しばらく blog かいてなかったですな…。ちょっとお仕事的に過去のあれこれを思い出したので書いておきます。

従来のネットワーク機器、ネットワークシステムに対して、いろいろと操作を自動化したい場合

  • 現在のステータスを自動的に取得して整理・整形・可視化したい
  • 物理的・論理的な構成変更要求に対して、一部または全部の操作を自動実行したい

みたいなことがありますよね。よくやるのが、設定情報やコマンド塔をあらかじめ用意して(テンプレート化して)、実行時にパラメータを埋め込んでコマンドを生成し、telnet/ssh などで機器へ自動投入する、みたいな話じゃないかと思います。

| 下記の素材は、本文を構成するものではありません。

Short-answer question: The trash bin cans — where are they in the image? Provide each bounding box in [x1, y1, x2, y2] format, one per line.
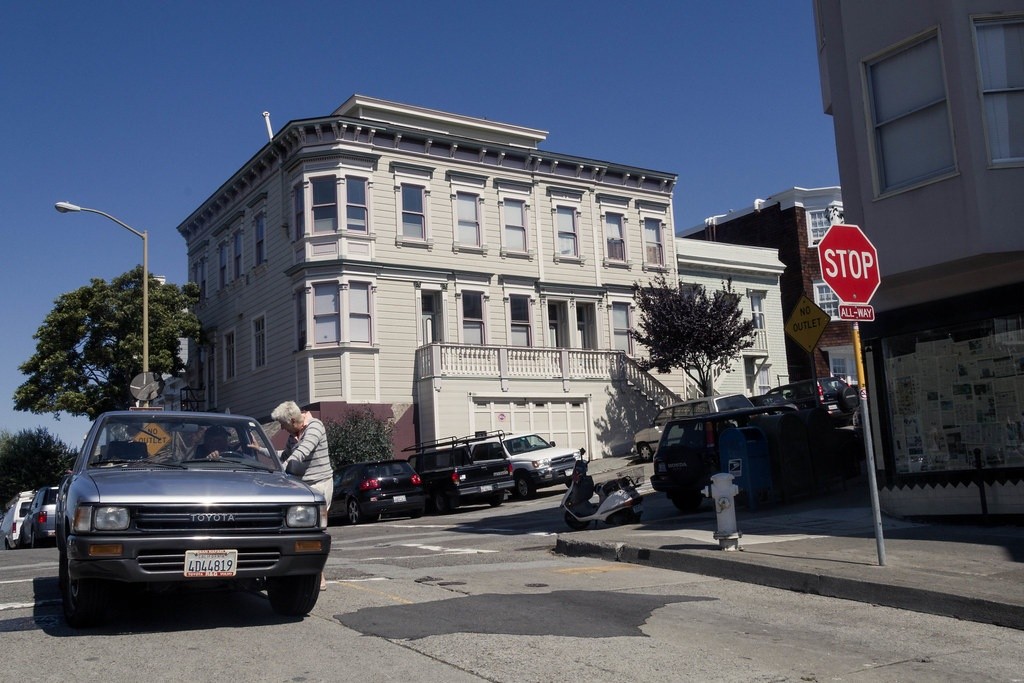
[719, 426, 775, 509]
[752, 407, 849, 505]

こういう話について、設定(コンフィグ)生成のための情報をどう持ってどう管理するか……というのはまあ状況によりけりだとは思いますが……形はどうあれ、何らかのデータストアを持つようにしたりしますよね。たとえば私が過去にやったことがあるのだと、Excel でネットワーク機器のパラメータシートを作ったら、記入されたパラメタを元に L2/L3 スイッチのコンフィグを生成するマクロを作ってみたりとかをやったことがあります。もうちょっと頑張って、Excel をパラメタ一覧として作って、それに機材の情報(コンフィグ生成のためのメタデータ)も含めておいて、コンフィグテンプレートを自動的に組み合わせ、もうちょっといろんなコンフィグを自動生成する……というのも見たことがあります。大きなシステムを扱っているところだと、構成管理データベース(CMDB)みたいなのを用意して、そこの情報を元に操作の自動化(そのためのコマンドやコンフィグの生成)なんてことをやってたり、というのもあるでしょう。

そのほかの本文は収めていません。